ÜBER DIVERSITREE

Aus dieser Beobachtung entsteht DiversiTree:

Waldführung für Menschen, die Wald besitzen, aber keinen eigenen forstlichen Betrieb aufbauen wollen.

In Gesprächen mit Waldbesitzenden, bei Begehungen und in der Arbeit mit forstwirtschaftlichen Akteuren zeigt sich immer wieder dieselbe Lücke: Wald wird übergeben. Die Struktur, die ihn über Zeit handlungsfähig hält, wird oft nicht mit übergeben.

Aufbau in Brandenburg und angrenzenden Regionen · reale Flächen · Waldkompass-Fälle · unabhängige Eigentümerperspektive

Ausgangslage

Wald wird oft übergeben. Die Struktur dazu nicht.

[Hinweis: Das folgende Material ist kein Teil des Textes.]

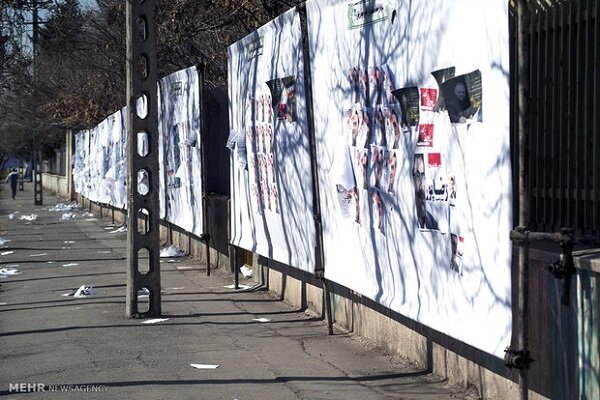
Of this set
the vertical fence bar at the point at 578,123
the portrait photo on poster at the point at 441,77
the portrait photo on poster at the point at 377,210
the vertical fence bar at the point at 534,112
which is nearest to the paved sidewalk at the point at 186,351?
the portrait photo on poster at the point at 377,210

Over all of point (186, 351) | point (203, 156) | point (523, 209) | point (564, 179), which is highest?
point (203, 156)

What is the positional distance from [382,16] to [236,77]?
571cm

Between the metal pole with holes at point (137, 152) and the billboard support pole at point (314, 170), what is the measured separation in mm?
2312

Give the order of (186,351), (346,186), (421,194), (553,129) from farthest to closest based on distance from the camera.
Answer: (186,351) → (346,186) → (421,194) → (553,129)

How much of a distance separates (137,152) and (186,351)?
323 centimetres

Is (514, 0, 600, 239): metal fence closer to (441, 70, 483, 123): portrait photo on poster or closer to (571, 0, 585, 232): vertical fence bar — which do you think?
(571, 0, 585, 232): vertical fence bar

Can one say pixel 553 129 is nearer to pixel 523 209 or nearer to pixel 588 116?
pixel 588 116

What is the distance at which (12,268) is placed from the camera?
19.2m

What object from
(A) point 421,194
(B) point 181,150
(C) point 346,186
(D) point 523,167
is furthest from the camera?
(B) point 181,150

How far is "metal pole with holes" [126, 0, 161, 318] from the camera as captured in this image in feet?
39.7

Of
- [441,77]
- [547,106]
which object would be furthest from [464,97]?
[547,106]

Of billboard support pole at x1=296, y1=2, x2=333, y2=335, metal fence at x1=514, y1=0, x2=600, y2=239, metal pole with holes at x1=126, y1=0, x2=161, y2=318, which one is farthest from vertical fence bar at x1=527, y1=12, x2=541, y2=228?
metal pole with holes at x1=126, y1=0, x2=161, y2=318

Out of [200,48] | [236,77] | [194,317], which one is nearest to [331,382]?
[194,317]

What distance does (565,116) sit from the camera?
21.6 feet
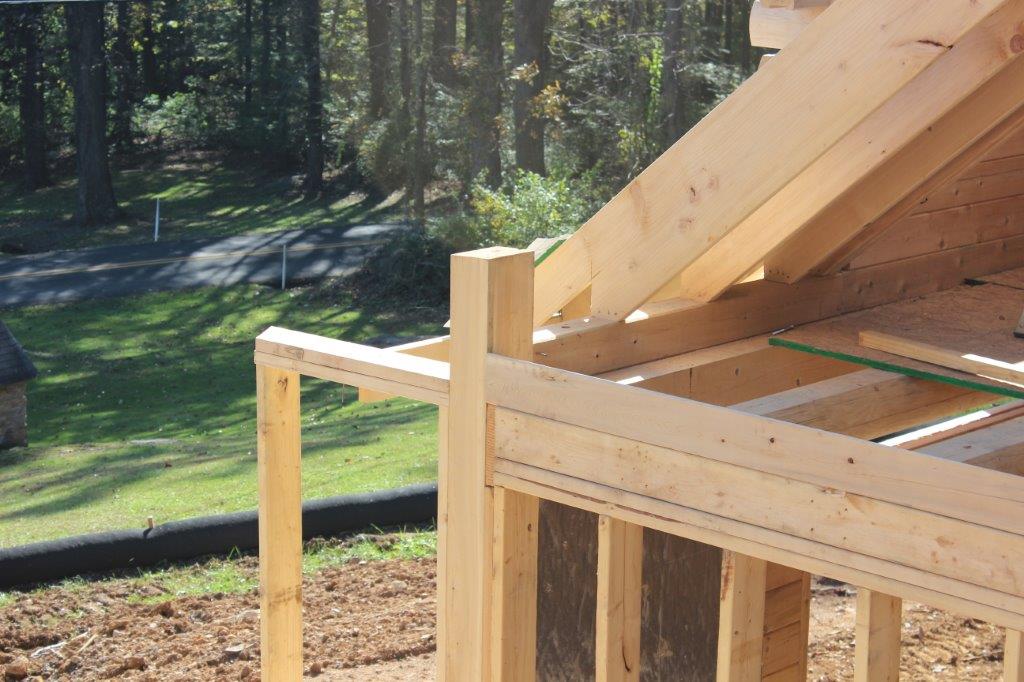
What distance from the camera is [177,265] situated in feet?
75.3

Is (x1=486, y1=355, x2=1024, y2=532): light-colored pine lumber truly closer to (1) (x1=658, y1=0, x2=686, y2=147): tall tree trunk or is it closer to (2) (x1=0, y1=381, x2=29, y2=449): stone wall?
(2) (x1=0, y1=381, x2=29, y2=449): stone wall

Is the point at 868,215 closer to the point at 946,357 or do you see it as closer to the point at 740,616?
the point at 946,357

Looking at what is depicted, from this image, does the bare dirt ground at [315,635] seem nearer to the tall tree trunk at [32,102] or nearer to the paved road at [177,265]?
the paved road at [177,265]

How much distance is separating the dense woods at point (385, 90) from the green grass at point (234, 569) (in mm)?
12070

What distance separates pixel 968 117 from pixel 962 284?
60.2 inches

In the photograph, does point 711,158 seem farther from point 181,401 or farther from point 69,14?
point 69,14

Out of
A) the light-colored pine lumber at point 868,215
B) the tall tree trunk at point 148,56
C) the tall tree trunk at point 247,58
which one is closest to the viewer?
the light-colored pine lumber at point 868,215

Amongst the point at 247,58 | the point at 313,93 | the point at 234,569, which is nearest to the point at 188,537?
the point at 234,569

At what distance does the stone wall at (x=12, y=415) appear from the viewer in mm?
11984

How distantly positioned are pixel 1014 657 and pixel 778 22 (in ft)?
6.87

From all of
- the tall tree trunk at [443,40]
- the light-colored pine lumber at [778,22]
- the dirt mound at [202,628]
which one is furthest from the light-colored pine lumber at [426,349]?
the tall tree trunk at [443,40]

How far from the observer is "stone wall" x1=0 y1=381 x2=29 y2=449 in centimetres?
1198

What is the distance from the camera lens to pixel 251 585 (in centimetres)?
662

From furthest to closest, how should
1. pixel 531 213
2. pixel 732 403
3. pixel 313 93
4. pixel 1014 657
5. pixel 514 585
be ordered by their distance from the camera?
pixel 313 93, pixel 531 213, pixel 732 403, pixel 514 585, pixel 1014 657
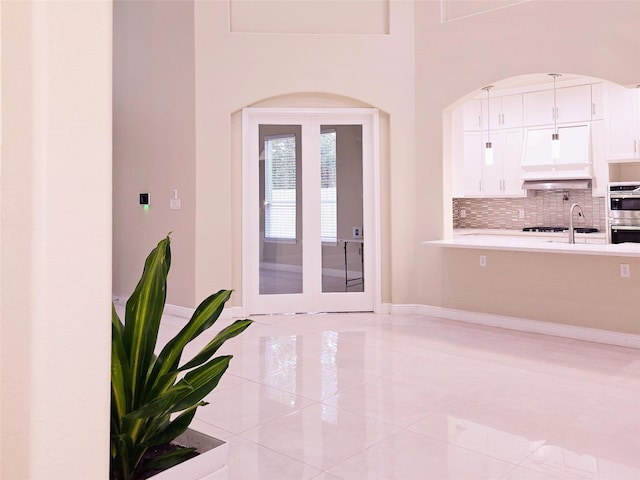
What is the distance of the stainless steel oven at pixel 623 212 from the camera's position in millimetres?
5980

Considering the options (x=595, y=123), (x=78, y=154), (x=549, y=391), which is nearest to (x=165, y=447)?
(x=78, y=154)

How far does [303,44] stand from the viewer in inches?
225

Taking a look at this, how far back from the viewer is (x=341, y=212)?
19.7 feet

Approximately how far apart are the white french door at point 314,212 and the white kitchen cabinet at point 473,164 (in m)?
2.41

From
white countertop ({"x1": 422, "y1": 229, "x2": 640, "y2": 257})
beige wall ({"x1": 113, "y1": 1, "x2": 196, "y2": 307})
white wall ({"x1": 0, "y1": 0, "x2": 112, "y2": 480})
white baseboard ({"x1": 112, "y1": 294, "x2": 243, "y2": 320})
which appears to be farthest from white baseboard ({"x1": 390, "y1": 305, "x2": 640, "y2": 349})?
white wall ({"x1": 0, "y1": 0, "x2": 112, "y2": 480})

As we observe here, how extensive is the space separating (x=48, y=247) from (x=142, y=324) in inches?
19.8

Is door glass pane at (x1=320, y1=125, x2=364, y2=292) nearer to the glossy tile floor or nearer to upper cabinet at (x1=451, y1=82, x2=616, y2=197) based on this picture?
the glossy tile floor

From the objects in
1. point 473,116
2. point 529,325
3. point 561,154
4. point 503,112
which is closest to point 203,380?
point 529,325

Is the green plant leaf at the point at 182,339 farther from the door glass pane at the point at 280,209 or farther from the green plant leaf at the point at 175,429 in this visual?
the door glass pane at the point at 280,209

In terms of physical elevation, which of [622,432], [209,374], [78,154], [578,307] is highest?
[78,154]

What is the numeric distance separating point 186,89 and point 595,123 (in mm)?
5031

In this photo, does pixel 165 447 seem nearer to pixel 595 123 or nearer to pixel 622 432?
pixel 622 432

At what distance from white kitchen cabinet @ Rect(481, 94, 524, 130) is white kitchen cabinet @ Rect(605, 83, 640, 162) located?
1133 mm

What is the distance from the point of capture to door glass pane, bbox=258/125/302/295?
19.4ft
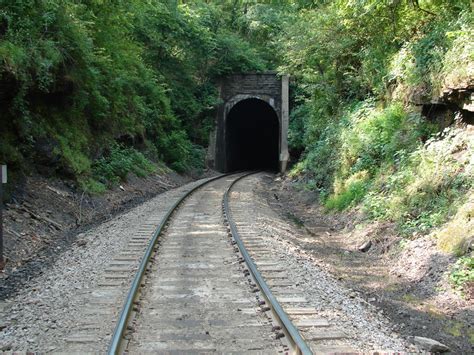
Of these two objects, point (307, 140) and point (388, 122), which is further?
point (307, 140)

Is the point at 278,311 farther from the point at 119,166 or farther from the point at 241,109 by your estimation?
the point at 241,109

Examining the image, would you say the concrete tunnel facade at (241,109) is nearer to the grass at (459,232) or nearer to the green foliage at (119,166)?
the green foliage at (119,166)

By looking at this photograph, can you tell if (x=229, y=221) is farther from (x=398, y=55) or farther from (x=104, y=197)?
(x=398, y=55)

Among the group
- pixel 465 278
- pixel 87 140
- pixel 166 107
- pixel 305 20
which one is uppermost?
pixel 305 20

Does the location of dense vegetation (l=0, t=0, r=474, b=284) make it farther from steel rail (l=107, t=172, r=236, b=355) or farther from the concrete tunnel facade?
the concrete tunnel facade

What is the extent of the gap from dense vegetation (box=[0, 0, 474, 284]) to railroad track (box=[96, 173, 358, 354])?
9.07ft

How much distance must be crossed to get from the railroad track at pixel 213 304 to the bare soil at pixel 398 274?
3.91ft

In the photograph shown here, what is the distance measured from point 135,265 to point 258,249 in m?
2.17

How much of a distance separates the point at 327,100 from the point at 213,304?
14636 mm

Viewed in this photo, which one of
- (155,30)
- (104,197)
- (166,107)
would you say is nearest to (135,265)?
(104,197)

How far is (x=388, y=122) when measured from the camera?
12211mm

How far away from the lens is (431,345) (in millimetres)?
4918

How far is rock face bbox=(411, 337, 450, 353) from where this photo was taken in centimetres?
489

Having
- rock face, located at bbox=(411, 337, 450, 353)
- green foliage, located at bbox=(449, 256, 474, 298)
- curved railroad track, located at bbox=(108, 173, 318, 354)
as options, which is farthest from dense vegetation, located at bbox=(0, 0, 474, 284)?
curved railroad track, located at bbox=(108, 173, 318, 354)
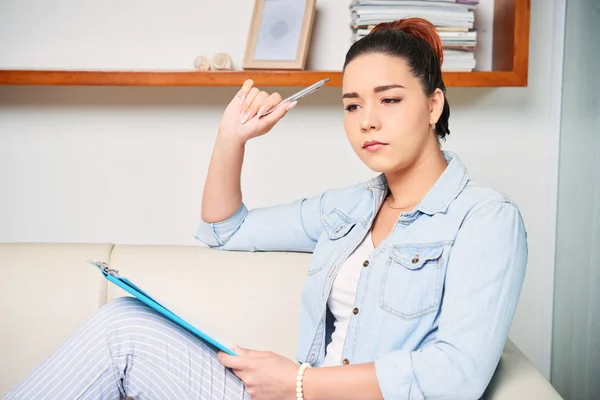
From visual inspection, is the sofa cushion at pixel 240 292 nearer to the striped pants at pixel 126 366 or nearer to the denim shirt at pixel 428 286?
the denim shirt at pixel 428 286

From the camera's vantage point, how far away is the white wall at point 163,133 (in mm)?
2367

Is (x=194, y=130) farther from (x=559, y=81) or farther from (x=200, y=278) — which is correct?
(x=559, y=81)

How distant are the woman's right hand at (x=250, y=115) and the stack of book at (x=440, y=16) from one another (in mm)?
501

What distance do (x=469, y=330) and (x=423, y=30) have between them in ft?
2.25

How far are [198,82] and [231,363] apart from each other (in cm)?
97

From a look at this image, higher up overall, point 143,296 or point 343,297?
point 343,297

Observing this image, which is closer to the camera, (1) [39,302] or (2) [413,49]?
(2) [413,49]

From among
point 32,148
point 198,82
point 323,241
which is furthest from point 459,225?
point 32,148

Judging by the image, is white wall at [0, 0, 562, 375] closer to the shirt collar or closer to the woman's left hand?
the shirt collar

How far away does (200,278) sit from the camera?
193cm

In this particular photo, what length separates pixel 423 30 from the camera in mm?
1639

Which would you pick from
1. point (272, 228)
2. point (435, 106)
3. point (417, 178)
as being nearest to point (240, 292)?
point (272, 228)

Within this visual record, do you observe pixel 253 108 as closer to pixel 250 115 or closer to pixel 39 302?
pixel 250 115

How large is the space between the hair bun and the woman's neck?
23cm
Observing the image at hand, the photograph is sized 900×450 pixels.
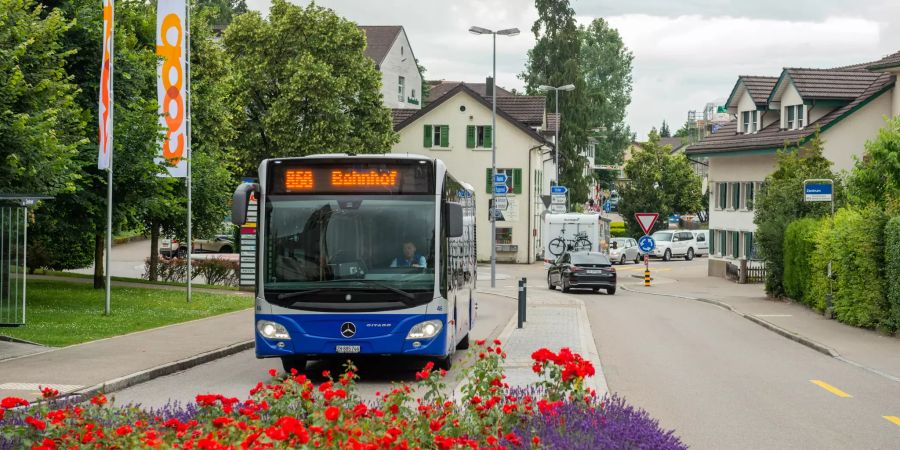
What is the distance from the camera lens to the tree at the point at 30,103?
20484 millimetres

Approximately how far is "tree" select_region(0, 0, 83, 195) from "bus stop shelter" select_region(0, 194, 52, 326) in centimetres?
203

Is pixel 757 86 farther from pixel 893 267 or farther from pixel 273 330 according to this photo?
pixel 273 330

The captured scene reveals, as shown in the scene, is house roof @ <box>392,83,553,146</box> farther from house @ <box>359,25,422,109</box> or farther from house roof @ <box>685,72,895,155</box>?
house roof @ <box>685,72,895,155</box>

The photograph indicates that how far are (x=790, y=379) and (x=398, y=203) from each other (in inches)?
244

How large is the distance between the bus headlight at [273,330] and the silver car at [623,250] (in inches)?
2483

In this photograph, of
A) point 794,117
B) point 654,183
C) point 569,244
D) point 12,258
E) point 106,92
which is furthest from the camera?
point 654,183

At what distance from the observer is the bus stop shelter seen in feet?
60.6

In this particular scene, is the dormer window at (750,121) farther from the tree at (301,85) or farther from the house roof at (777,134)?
the tree at (301,85)

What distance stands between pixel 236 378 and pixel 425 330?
278cm

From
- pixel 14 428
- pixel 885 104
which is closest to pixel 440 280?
pixel 14 428

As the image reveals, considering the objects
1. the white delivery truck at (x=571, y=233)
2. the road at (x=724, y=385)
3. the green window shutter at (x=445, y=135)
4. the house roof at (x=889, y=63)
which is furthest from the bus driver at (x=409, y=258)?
the green window shutter at (x=445, y=135)

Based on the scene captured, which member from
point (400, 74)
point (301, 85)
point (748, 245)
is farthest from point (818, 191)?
point (400, 74)

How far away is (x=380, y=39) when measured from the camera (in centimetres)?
9194

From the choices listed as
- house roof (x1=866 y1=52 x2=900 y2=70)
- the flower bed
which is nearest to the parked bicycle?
house roof (x1=866 y1=52 x2=900 y2=70)
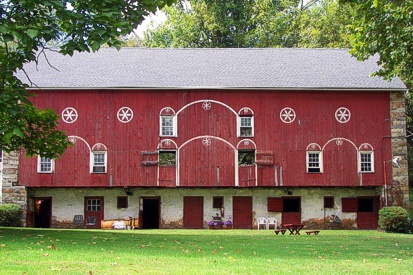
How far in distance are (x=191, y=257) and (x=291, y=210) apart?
1871cm

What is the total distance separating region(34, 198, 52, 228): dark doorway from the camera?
30616mm

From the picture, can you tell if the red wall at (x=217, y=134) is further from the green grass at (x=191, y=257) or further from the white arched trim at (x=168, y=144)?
the green grass at (x=191, y=257)

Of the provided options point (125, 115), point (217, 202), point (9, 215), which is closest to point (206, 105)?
point (125, 115)

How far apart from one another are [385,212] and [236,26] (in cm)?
2296

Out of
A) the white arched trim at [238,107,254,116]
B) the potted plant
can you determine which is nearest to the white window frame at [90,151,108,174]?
the potted plant

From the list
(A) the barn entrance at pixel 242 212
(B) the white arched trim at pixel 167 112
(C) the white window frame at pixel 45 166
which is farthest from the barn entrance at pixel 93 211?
(A) the barn entrance at pixel 242 212

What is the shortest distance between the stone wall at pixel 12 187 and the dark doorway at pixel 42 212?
1.17 m

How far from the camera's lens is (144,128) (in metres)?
29.7

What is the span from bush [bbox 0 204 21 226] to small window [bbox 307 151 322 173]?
555 inches

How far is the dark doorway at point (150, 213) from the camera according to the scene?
101ft

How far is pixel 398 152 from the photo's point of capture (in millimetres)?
29875

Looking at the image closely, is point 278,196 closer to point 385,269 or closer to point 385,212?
point 385,212

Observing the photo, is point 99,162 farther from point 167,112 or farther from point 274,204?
point 274,204

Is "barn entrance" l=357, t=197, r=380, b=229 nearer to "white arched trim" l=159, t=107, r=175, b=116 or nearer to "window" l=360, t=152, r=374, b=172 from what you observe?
"window" l=360, t=152, r=374, b=172
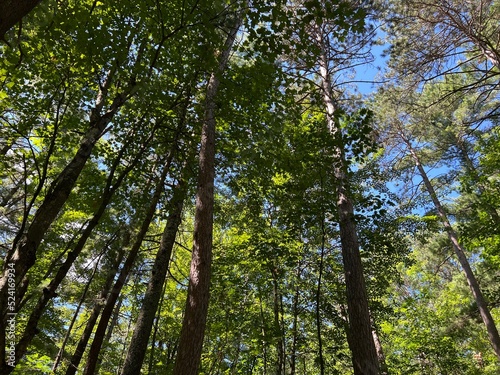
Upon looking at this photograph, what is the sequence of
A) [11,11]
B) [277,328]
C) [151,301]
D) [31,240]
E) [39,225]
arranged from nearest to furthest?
1. [11,11]
2. [31,240]
3. [39,225]
4. [151,301]
5. [277,328]

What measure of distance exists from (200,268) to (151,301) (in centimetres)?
174

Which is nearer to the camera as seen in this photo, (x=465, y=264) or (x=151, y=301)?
(x=151, y=301)

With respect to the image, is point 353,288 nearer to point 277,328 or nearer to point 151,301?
point 277,328

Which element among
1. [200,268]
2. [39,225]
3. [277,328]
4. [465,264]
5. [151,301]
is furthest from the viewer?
[465,264]

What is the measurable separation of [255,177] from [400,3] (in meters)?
6.90

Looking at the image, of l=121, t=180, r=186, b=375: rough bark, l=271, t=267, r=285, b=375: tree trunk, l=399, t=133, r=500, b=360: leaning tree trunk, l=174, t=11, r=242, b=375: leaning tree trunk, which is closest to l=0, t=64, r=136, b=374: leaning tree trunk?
l=174, t=11, r=242, b=375: leaning tree trunk

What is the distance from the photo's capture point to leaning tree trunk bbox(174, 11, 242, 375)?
11.4 ft

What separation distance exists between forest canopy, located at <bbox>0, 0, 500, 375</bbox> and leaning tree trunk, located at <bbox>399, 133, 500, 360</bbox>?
14 cm

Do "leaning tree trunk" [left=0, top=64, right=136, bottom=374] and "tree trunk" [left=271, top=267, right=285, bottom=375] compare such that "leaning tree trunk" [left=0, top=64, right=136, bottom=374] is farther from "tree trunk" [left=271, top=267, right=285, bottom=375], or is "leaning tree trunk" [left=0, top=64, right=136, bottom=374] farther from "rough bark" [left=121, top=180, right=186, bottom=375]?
"tree trunk" [left=271, top=267, right=285, bottom=375]

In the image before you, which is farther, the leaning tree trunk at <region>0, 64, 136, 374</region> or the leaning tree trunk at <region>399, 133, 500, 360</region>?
the leaning tree trunk at <region>399, 133, 500, 360</region>

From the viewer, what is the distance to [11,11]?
4.34 ft

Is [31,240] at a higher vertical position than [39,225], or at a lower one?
lower

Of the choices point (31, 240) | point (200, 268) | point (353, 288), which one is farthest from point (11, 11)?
point (353, 288)

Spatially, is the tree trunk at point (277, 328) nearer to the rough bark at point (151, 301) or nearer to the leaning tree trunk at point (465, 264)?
the rough bark at point (151, 301)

In Gesprächen mit Waldbesitzenden, bei Begehungen und in der Arbeit mit forstwirtschaftlichen Akteuren zeigt sich immer wieder dieselbe Lücke: Wald wird oft als Fläche übergeben. Die Struktur, die es braucht, um ihn über Zeit zu führen, geht häufig nicht mit über.

Es fehlt dann nicht unbedingt an Interesse. Häufig fehlen Überblick, Routinen, Prioritäten, regionale Kontakte und eine klare Entscheidungsstruktur. Genau daraus entstehen Unsicherheit, Aufschub und Entscheidungen unter Druck.

Die zentrale Frage lautet nicht nur: Was soll im Wald passieren? Sondern: Wer sorgt dafür, dass Verantwortung über Zeit organisiert bleibt?

Unabhängige Eigentümerperspektive

Bevor Partner eingebunden werden, muss der Fall geordnet sein.

Gute Waldentwicklung braucht viele Akteure: forstliche Beratung, Dienstleister, Holzhändler, Jäger, Gutachter, Förderstellen, Naturschutz, Kommune und regionale Partner. Jeder dieser Akteure kann wichtig sein.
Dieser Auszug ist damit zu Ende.